Tuesday, October 1, 2019

A World without Windows

Could Microsoft discontinue Windows? Is it possible that the future will see no Windows PCs?

Windows has been the key product for Microsoft. Or it was, in the 1990s and 2000s. Back then, Microsoft's was to provide everything, and have all Microsoft products connect. Windows was the platform. The Office suite was the set of common tools. Exchange provided directory and authentication services; Windows used it to log in users and Outlook used it to route e-mail and store organization calendars. SQL Server was the database, and also used by other tools such as Visual Studio and TFS.

That strategy worked in the days of networked computers. It doesn't work today, and Microsoft has changed its strategy. They moved away from the "Windows and everything for every user" strategy. They now offer cloud services and cloud-based applications. Microsoft is happy to sell virtual Windows servers from the cloud. They are also happy to sell virtual Linux servers.

Windows is an expensive effort. It requires a lot of design, development, testing, and support. Microsoft gets revenue from Windows licenses. Is the revenue from Windows worth the expense? Today, the answer is most likely "yes". But five years from now? Ten years from now? Will the revenue cover the expense?

I think of Windows as two similar but distinct products. The first is the Windows we know: an operating system that runs on PCs. This version of Windows not only hosts applications but also handles all of the hardware of the PC: memory, video, sound, USB ports, clocks and timers, keyboard, mouse, ... everything. Windows has a hardware abstraction layer with drivers for specific devices. The upper layers of Windows (memory management, task switching, processes, and application programs) doesn't worry much about the lower-levels. Upper-level functions use the hardware abstraction layer as an API to lower-level functions.

That set of lower-level functions is complex, and expensive to develop and maintain. (The upper-level functions are expensive, too.)

There is another Windows product, one that isn't used on PCs. Microsoft offers Windows in the cloud -- virtual servers and workstations. This Windows product runs the same applications as the "real" Windows that runs on PCs, but it has a very different lower level.

The lower-level functions for "real" Windows (the one on your PC) must contain code for thousands of devices, and perhaps more. There are many models of PCs, with different chip sets for audio, USB, video, and all of the other hardware bits of a computer. Microsoft does a pretty good job at making Windows work with current and old PCs. (I recently installed Windows 10 on an old laptop that initially had Windows Vista, and everything works except for the wi-fi connection.)

The story is different for the "virtual" Windows (the one that runs in the cloud). That version of Windows has the same upper-level functions, but the logic below the hardware abstract layer is just about non-existent. Data to and from devices doesn't go to the server; instead it gets routed to the client computer that is using the virtual computer.

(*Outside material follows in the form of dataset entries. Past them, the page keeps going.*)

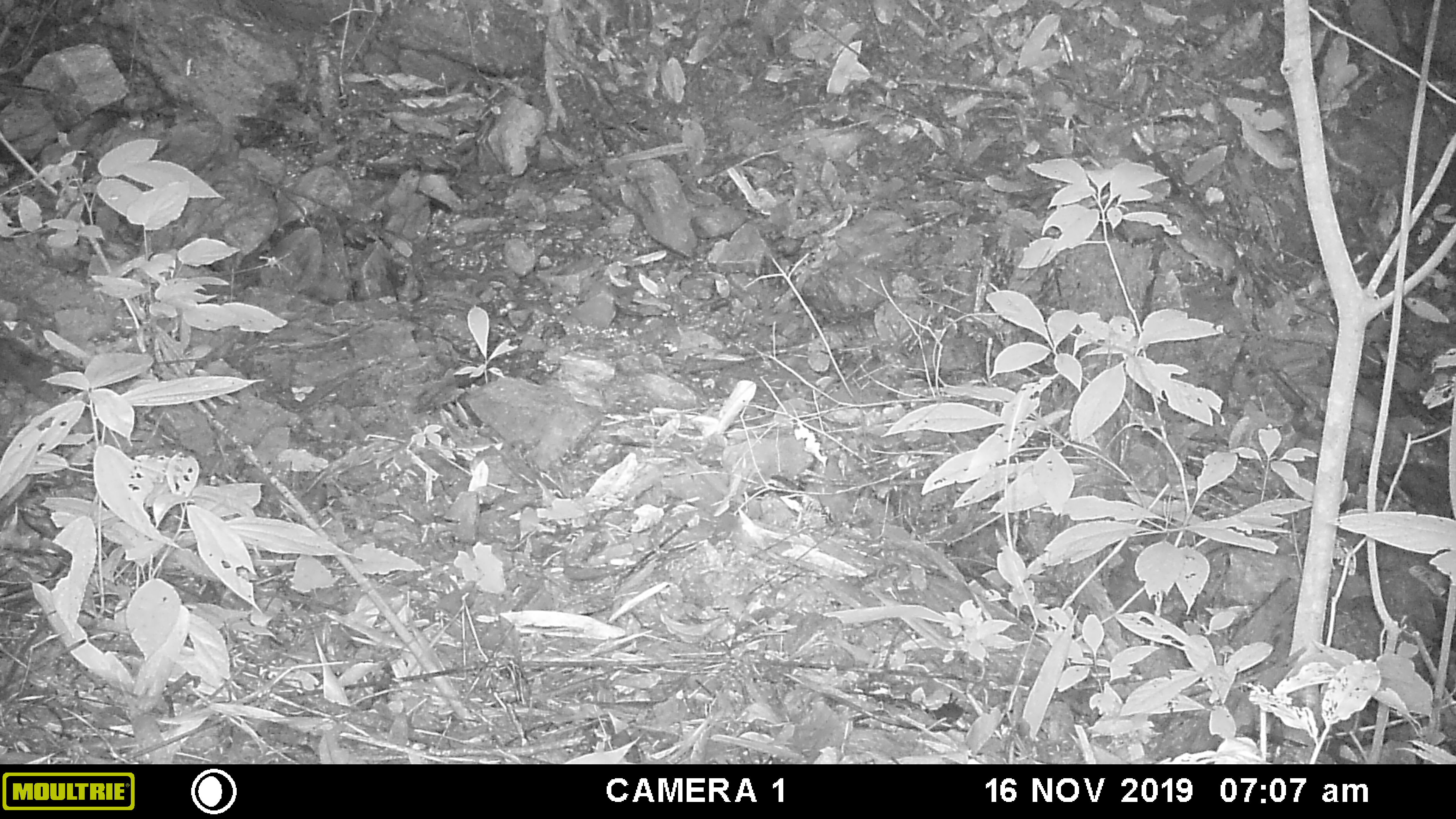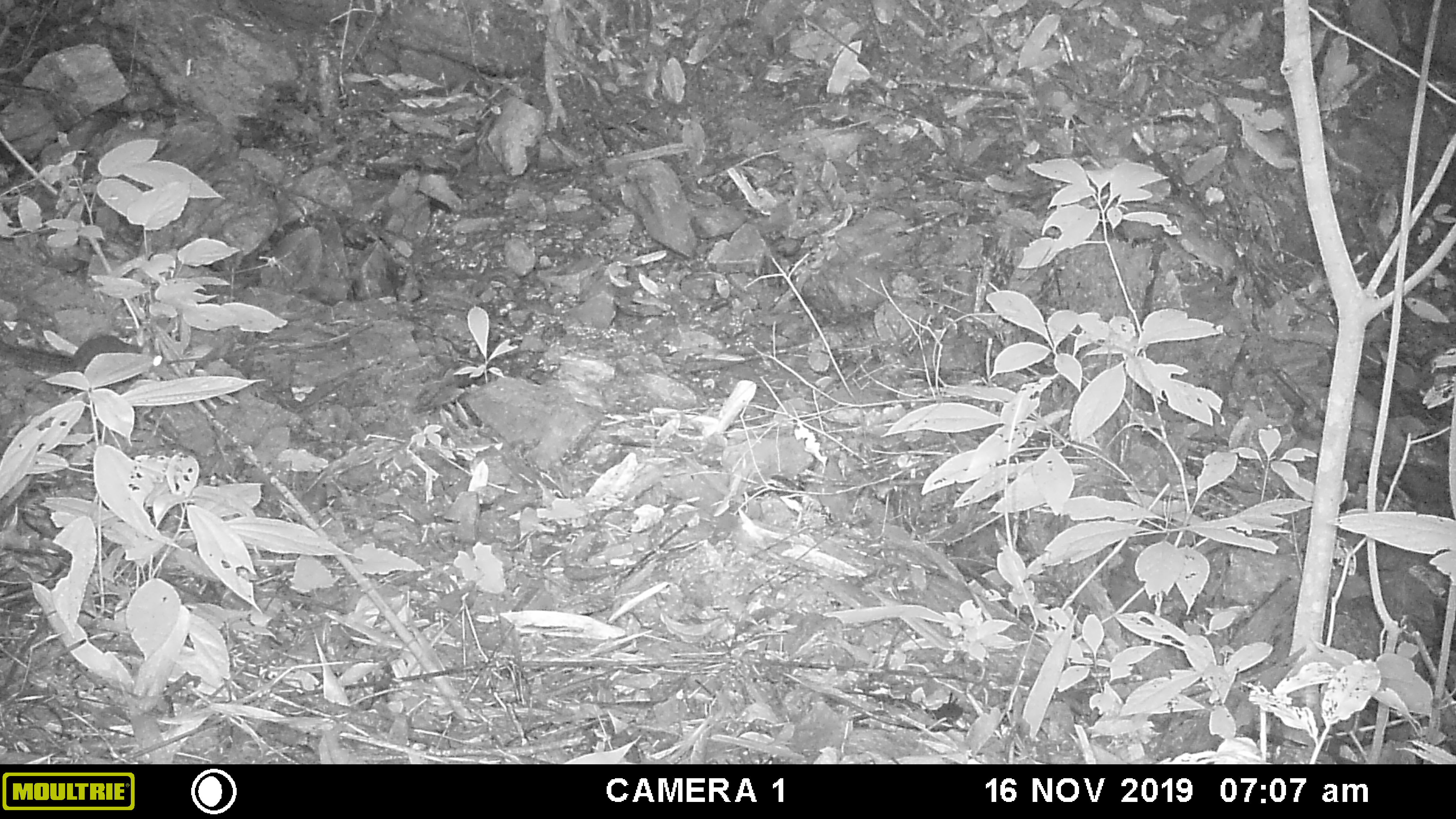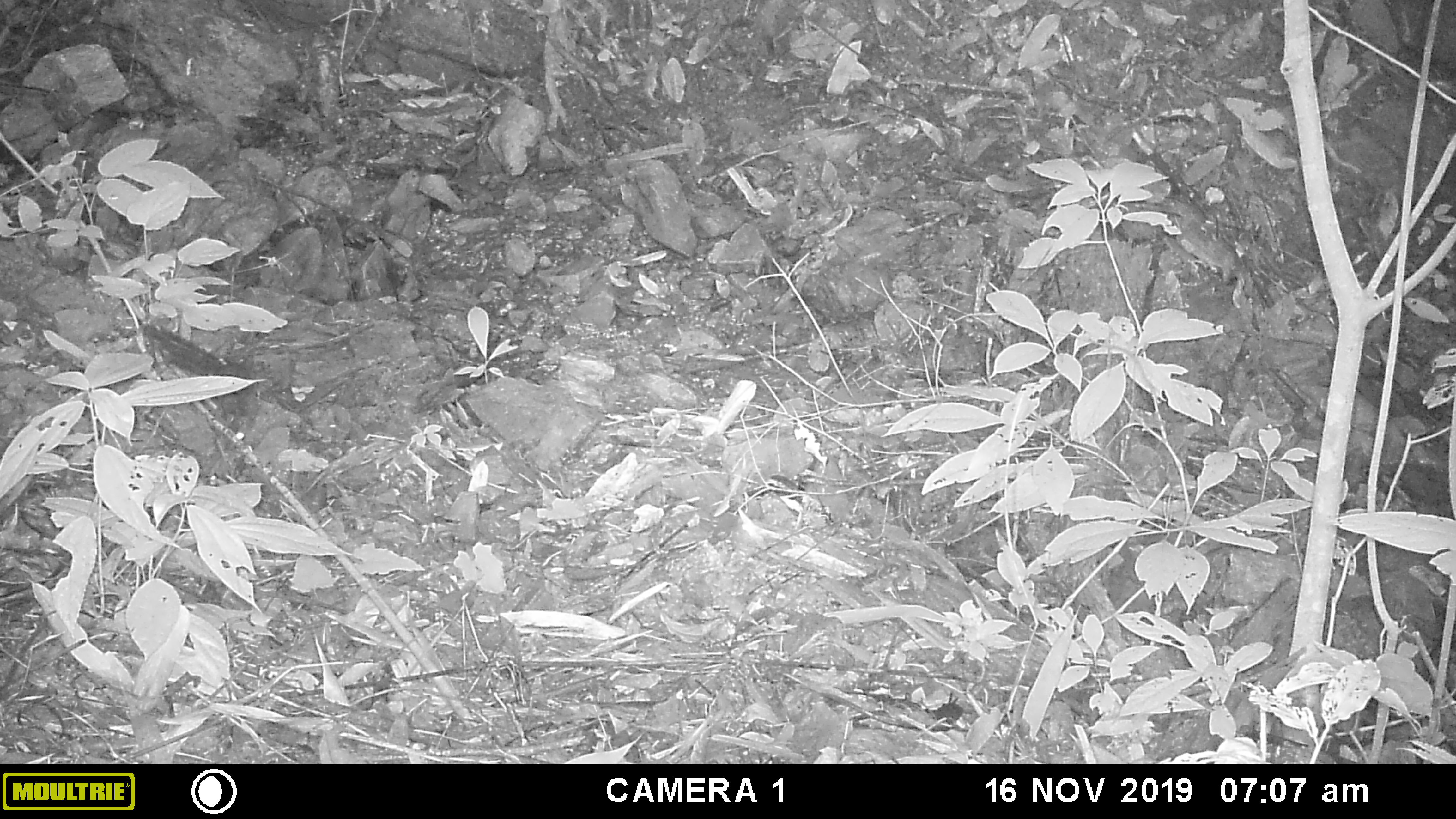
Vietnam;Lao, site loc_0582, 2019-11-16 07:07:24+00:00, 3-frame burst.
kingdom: Animalia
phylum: Chordata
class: Mammalia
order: Rodentia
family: Sciuridae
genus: Dremomys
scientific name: Dremomys rufigenis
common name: red-cheeked squirrel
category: red cheeked squirrel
Red cheeked squirrel (red-cheeked squirrel) (Dremomys rufigenis). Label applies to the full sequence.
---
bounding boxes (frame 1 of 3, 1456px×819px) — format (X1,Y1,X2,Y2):
red cheeked squirrel: (0,335,85,402)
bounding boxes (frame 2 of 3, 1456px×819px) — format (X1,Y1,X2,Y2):
red cheeked squirrel: (0,332,163,384)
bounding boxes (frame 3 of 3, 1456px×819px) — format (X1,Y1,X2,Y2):
red cheeked squirrel: (143,325,227,375)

This second computer has the actual hardware -- the keyboard, the mouse, USB devices, audio devices, etc. Getting data to those devices is the responsibility of the client PC operating system.

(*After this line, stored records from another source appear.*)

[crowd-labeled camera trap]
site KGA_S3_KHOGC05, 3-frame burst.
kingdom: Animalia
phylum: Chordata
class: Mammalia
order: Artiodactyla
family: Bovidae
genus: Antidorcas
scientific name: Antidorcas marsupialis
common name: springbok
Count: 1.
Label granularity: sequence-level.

If the virtual PC is running Windows and the client PC is running Windows, then Windows must talk to all of those devices. If not the virtual Windows PC, then the client Windows PC. With a Windows client, Windows must talk to the devices.

But is it necessary for the client to be Windows?

I think Microsoft is asking itself this very question.

Suppose that Microsoft were to drop the client part and focus on the virtual part of that configuration. Suppose Microsoft simply let the PC version of Windows die. What would happen?

For starters, Microsoft would lose the revenue from Windows licenses for "real" PCs. But it would also lose the expense of developing drivers and low-level functions. Keep in mind that there are lots of devices, and Microsoft has been very good at supporting them.

(Microsoft does a very good job of support, but they do not support every device that was ever made. Please don't complain to me because Microsoft doesn't support your ancient video card, or unusual disk drive, or odd-ball USB device.)

Why would Microsoft do that? Why would Microsoft walk away from all of that revenue? The answer is simple economics: Does the PC version of Windows pay for itself? Does the revenue from PC Windows cover the expense of hardware management? If it does, then there is an argument to keep providing Windows. If the revenue does not cover the expense... then the argument is to abandon that market.

It may be that Microsoft will keep support for real PCs, but a limited subset of hardware. (Perhaps only Microsoft's Surface tablets and laptops, or a limited subset of certified computers.) Such a world would be very different from today's land of PCs running Windows. Linux may step in and provide the client base for access to virtual PCs (be those virtual PCs Linux or Windows). Vendors such as Dell and Lenovo may develop their own operating systems, possibly based on Linux, and tuned to their hardware.

If Microsoft can successfully migrate a large percentage of application users (users of Office, Project, SQL Server, etc.) to their cloud-based virtual Windows desktops, then we might just see that new world.